* Begin *
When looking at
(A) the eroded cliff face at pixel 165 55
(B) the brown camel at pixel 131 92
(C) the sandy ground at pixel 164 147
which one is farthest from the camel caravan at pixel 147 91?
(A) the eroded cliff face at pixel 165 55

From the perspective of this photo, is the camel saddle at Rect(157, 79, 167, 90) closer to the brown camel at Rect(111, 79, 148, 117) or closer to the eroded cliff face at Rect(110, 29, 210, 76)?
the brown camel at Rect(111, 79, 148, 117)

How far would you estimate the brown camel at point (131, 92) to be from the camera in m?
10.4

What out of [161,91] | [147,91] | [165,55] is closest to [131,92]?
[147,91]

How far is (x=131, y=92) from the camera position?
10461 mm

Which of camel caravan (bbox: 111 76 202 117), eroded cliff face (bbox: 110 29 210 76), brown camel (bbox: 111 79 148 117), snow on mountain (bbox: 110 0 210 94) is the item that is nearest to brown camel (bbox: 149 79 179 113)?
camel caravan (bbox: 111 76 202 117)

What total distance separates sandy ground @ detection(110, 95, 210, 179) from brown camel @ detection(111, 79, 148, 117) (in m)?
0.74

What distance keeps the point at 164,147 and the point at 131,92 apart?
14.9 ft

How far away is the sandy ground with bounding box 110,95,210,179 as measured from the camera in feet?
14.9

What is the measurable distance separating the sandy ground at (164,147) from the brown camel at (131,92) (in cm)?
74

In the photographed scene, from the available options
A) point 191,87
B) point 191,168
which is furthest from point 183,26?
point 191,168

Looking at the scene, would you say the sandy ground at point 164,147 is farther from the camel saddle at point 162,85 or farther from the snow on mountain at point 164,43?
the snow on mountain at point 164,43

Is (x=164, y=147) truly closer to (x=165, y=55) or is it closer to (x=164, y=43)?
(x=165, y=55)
* End *
### What the task requires:
Retype only the lines running from the line with "What is the" to the end of the listing, including both of those lines.

### Response:
What is the measurable distance separating the sandy ground at (164,147) from the brown camel at (131,92) (in cm)?
74

In the photographed scene, from the available options
A) point 191,87
B) point 191,168
which is furthest from point 183,26?
point 191,168

Looking at the scene, would you say the sandy ground at point 164,147 is farther from the camel saddle at point 162,85 or farther from the snow on mountain at point 164,43?
the snow on mountain at point 164,43

Is (x=164, y=147) truly closer to (x=165, y=55) or is it closer to (x=164, y=43)?
(x=165, y=55)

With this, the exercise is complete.